Depends on what kind of sand, it’s basically just chaos with tiny rocks, if they fit better they’ll be heavier. Also material of the sand. Big rocks, small rocks. All matters.

Ivan's avatar

Weight is a property given to 3-Dimensional objects.

stranger_in_a_strange_land's avatar

The measure you need is cubic inches. It depends greatly on how compacted the sand is.

Dr_Lawrence's avatar

Loose dry sand has a mass of 1602 kilograms/cubic metres or 100.00959284437472972860113884918 pounds per cubic foot
give or take~

Dr_Lawrence's avatar

Loose dry sand has a mass of 1602 kilograms/cubic metres or

17.278342515730927355902807792863 cubic inches of dry sand per pound

give or take~

dpworkin's avatar

Dr Lawrence awrence awrence ence ence…

pallen123's avatar

Thank you. So 17 cubic inches for sand. Thank you! Would it change much if it was iron or steel filings?

stranger_in_a_strange_land's avatar

Iron or steel would be a bit more. Compare atomic weights of iron and silicon.

Cruiser's avatar

If you are looking for heavy powders Zinc dust and tungsten carbide are insanely dense and heavy powders.

stranger_in_a_strange_land's avatar

Lead bird shot would give you good weight per volume, say, #9 shot.

MaryW's avatar

Dry sand is too broad a description.
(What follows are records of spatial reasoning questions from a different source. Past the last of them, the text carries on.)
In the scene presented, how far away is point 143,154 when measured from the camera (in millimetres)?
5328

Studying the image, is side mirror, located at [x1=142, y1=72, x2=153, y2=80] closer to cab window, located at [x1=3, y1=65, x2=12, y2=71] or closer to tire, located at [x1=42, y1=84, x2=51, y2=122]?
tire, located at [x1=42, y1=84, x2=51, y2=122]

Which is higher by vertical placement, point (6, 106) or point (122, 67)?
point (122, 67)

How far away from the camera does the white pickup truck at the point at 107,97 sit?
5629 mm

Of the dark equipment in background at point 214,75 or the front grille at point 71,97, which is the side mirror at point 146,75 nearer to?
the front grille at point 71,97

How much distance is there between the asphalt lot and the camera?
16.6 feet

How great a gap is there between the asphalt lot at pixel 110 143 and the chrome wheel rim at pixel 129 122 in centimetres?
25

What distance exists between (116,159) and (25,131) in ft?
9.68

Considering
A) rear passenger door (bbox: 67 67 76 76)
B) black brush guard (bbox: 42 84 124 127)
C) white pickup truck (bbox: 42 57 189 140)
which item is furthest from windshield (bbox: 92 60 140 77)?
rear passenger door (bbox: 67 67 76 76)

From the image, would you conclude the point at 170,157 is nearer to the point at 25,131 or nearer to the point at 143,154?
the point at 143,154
The particles each may have a different volume and weight.
Too many variables.
Mark a square inch area on a pallet and fill the area flatly (Good Luck) and weigh the sand, weight the pallet you put the sand on. Get the sand weight. Do the math: How many squares of that weight will it take to make a pound. You will have the answer for that particular sand.

cazzie's avatar

Go metric…. Dr. Lawrence is right.

But remember to measure the density of the sand (or anything you’re trying to measure by volume) Take a Xml measure and then weight it. Extrapolate the result. I work with weight, not volume because the density of the materials I use vary.

Metrics is based on water volume=weight 1 liter (1000ml) water = 1 kg. (roughly) 1kg of salt takes up less space than 1kg of water. It’s more dense. So, if I was to add 1 liter of salt to something, but what I meant to add was 1kg I would be messing up my batch. Oil, on the other hand, is lighter than water, so if I buy 1liter of oil, it’s not going to weigh 1kg. It’s usually somewhere around 900g. depending on the oil.
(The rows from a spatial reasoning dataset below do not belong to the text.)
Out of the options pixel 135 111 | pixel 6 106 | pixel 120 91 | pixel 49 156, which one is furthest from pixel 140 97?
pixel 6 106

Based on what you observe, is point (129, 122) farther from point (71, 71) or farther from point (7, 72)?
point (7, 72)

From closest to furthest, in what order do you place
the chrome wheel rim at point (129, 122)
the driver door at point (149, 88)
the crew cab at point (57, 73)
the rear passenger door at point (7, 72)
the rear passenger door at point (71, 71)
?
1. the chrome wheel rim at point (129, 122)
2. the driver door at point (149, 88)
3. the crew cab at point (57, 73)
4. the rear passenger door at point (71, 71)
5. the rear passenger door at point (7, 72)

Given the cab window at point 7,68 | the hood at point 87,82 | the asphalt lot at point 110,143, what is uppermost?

Of course, you’re going to be dealing with packing and that effects your volume. Your sand will be more packed on the bottom of what ever it is your’re filling, so you’re only going to be estimating this, to be sure.

gondwanalon's avatar

Is this a trick question? Do you mean to ask how many cubic inches of sand there are in one pound? If you are talking about cubic inches of sand then the answer is simple.

pallen123's avatar

Yes @gondwanalon, cubic inches.

gondwanalon's avatar

To determine how many cubic inches of dry sand make a pound first find out how many ounces of dry sand are in 1 cubic inch of sand. Then calculate the number of cubic inches in 16 ounces. For example: Lets say that you determine that 1 cubic inch weighs 2.1 oz. Then just set up the following relationship:

2.1 oz/1cubic inch = 16 oz/X

X = 16 oz (1 cubic inch/2.1 oz) Then X = 7.62 cubic inches/16 oz

or 7.62 cubic inches of sand per pound

Of course you will want to note the conditions at the time of measurement such as the type of sand, humidity and temperature and atmospheric pressure.